* [Goal of the exercise]: The entries below need to be written out exactly, with no pictures included.

Stored items from a collection:
>> Start
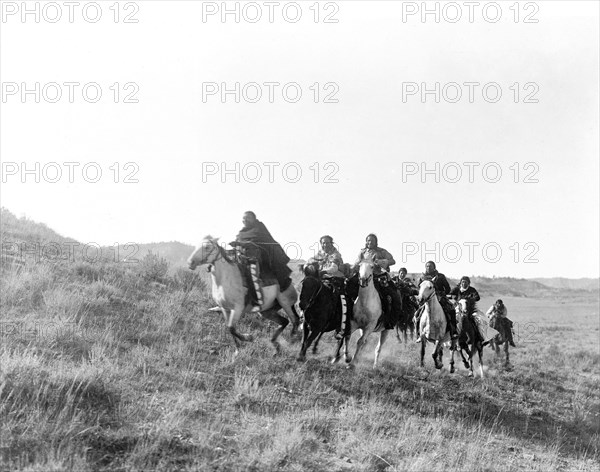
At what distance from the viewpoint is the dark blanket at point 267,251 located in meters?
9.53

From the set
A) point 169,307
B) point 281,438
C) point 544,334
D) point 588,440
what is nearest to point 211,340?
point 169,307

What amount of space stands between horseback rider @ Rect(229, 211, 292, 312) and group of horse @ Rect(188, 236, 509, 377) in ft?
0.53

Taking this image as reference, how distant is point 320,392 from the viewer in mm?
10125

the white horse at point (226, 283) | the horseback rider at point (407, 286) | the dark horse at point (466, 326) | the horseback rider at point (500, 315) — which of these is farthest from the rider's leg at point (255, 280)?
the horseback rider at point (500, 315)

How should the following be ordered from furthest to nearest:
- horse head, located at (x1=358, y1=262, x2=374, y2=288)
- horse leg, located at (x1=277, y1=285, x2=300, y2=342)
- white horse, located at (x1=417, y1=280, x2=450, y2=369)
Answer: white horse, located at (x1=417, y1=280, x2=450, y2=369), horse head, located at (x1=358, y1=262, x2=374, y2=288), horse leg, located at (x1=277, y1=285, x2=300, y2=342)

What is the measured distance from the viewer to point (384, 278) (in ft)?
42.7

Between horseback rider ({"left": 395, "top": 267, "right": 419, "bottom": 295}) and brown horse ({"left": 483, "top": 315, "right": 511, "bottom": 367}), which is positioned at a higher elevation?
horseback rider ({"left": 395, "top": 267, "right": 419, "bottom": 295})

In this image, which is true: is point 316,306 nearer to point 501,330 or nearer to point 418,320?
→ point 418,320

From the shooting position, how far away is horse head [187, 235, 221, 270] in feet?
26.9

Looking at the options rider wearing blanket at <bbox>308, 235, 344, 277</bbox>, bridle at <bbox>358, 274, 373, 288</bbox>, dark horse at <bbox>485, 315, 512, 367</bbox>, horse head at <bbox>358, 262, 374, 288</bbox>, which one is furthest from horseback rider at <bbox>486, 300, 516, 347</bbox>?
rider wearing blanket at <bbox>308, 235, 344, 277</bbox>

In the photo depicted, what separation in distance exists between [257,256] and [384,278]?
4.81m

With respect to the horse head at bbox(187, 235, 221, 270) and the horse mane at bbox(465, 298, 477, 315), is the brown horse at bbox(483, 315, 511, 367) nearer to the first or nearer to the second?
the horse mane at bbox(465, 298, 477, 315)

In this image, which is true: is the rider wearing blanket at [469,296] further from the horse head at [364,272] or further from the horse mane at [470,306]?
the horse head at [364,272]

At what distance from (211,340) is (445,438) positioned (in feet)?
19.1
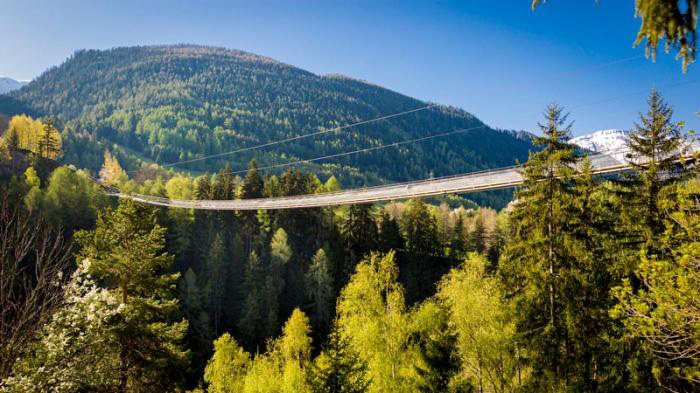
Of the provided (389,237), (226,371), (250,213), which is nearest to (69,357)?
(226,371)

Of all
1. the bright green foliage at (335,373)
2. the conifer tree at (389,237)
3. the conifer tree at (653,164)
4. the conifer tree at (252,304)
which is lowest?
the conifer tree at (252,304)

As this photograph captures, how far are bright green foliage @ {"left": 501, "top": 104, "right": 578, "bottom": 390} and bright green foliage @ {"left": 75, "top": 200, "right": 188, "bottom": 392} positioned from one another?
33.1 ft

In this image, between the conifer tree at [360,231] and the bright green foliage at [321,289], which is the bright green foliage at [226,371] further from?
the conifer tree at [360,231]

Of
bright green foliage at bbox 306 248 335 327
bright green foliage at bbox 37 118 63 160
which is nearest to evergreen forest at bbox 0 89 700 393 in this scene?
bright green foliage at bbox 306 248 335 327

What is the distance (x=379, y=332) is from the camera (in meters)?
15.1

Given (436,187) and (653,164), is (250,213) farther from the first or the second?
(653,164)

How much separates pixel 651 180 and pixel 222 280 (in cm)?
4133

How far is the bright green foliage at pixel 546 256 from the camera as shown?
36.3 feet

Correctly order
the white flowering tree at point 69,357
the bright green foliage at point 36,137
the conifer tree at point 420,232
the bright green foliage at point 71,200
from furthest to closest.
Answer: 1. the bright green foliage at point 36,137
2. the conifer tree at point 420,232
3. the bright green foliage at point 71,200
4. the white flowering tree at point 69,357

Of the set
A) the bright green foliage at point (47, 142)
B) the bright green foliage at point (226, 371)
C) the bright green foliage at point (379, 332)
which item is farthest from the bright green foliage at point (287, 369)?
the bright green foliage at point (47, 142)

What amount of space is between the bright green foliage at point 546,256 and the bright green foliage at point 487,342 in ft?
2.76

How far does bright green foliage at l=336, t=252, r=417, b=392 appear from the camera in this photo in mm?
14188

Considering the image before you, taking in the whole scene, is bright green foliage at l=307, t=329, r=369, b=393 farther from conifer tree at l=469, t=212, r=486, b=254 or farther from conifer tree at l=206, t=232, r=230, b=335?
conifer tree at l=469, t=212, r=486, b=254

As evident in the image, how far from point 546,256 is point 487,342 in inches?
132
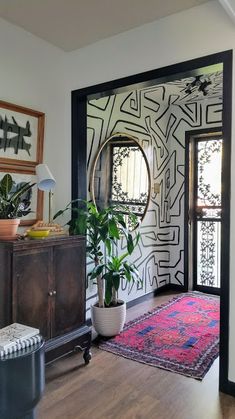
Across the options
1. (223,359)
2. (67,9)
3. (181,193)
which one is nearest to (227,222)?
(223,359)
>> End
* [Final answer]:
At what distance from the viewpoint is the dark blanket at point 267,251 located in meters?
9.53

From the set
A) point 169,307
B) point 281,438
C) point 544,334
D) point 588,440
what is nearest to point 211,340?
point 169,307

What amount of space stands between horseback rider @ Rect(229, 211, 292, 312) and group of horse @ Rect(188, 236, 509, 377) in ft?
0.53

Taking this image as reference, how distant is point 320,392 from the viewer in mm?
10125

the white horse at point (226, 283) | the horseback rider at point (407, 286) | the dark horse at point (466, 326) | the horseback rider at point (500, 315) — which of these is farthest from the rider's leg at point (255, 280)?
the horseback rider at point (500, 315)

How should the following be ordered from furthest to nearest:
- horse head, located at (x1=358, y1=262, x2=374, y2=288)
- horse leg, located at (x1=277, y1=285, x2=300, y2=342)
- white horse, located at (x1=417, y1=280, x2=450, y2=369)
Answer: white horse, located at (x1=417, y1=280, x2=450, y2=369), horse head, located at (x1=358, y1=262, x2=374, y2=288), horse leg, located at (x1=277, y1=285, x2=300, y2=342)

What is the measured distance from the viewer to point (384, 278) (in ft)?
42.7

Between horseback rider ({"left": 395, "top": 267, "right": 419, "bottom": 295}) and brown horse ({"left": 483, "top": 315, "right": 511, "bottom": 367}), which is positioned at a higher elevation?
horseback rider ({"left": 395, "top": 267, "right": 419, "bottom": 295})

In this image, which is true: is point 316,306 nearer to point 501,330 or nearer to point 418,320?
→ point 418,320

From the shooting position, how far away is horse head [187, 235, 221, 270] in feet?
26.9

Looking at the options rider wearing blanket at <bbox>308, 235, 344, 277</bbox>, bridle at <bbox>358, 274, 373, 288</bbox>, dark horse at <bbox>485, 315, 512, 367</bbox>, horse head at <bbox>358, 262, 374, 288</bbox>, which one is furthest from horseback rider at <bbox>486, 300, 516, 347</bbox>?
rider wearing blanket at <bbox>308, 235, 344, 277</bbox>

In the photo depicted, what separation in distance exists between [257,256] and [384,278]?
4.81m

With respect to the horse head at bbox(187, 235, 221, 270) and the horse mane at bbox(465, 298, 477, 315), is the brown horse at bbox(483, 315, 511, 367) nearer to the first or nearer to the second?
the horse mane at bbox(465, 298, 477, 315)

In this image, which is true: is the rider wearing blanket at [469,296] further from the horse head at [364,272] or further from the horse mane at [470,306]?
the horse head at [364,272]

At what distance from (211,340) is (445,438) positioned (in feet)?
19.1
Of the provided (389,237), (226,371), (250,213), which is nearest to (69,357)?
(226,371)

Of all
1. the bright green foliage at (335,373)
2. the conifer tree at (389,237)
3. the conifer tree at (653,164)
4. the conifer tree at (252,304)
which is lowest?
the conifer tree at (252,304)

As this photograph captures, how far are bright green foliage @ {"left": 501, "top": 104, "right": 578, "bottom": 390} and bright green foliage @ {"left": 75, "top": 200, "right": 188, "bottom": 392} positioned from one another?
33.1 ft

In this image, between the conifer tree at [360,231] and the bright green foliage at [321,289], which is the bright green foliage at [226,371] further from?
the conifer tree at [360,231]

Of
bright green foliage at bbox 306 248 335 327
bright green foliage at bbox 37 118 63 160
which is nearest to evergreen forest at bbox 0 89 700 393 in this scene?
bright green foliage at bbox 306 248 335 327

What is the distance (x=379, y=332) is from the camera (in meters)?
15.1

Given (436,187) and (653,164), is (250,213) farther from the first or the second?
(653,164)

How much separates pixel 651 180 and pixel 222 280 (in cm)?
4133

How far is the bright green foliage at pixel 546 256 from the camera as shown?
36.3 feet

Correctly order
the white flowering tree at point 69,357
the bright green foliage at point 36,137
the conifer tree at point 420,232
the bright green foliage at point 71,200
from furthest to closest.
Answer: 1. the bright green foliage at point 36,137
2. the conifer tree at point 420,232
3. the bright green foliage at point 71,200
4. the white flowering tree at point 69,357

Of the set
A) the bright green foliage at point (47, 142)
B) the bright green foliage at point (226, 371)
C) the bright green foliage at point (379, 332)
which item is farthest from the bright green foliage at point (287, 369)?
the bright green foliage at point (47, 142)

What amount of space is between the bright green foliage at point 546,256 and the bright green foliage at point 487,342 in ft?
2.76

How far does bright green foliage at l=336, t=252, r=417, b=392 appear from the camera in this photo in mm?
14188

Considering the image before you, taking in the whole scene, is bright green foliage at l=307, t=329, r=369, b=393 farther from conifer tree at l=469, t=212, r=486, b=254 or farther from conifer tree at l=206, t=232, r=230, b=335?
conifer tree at l=469, t=212, r=486, b=254

As evident in the image, how far from point 546,256 is point 487,342 in inches?
132
Across the options
1. (223,359)
2. (67,9)
3. (181,193)
which one is nearest to (227,222)?
(223,359)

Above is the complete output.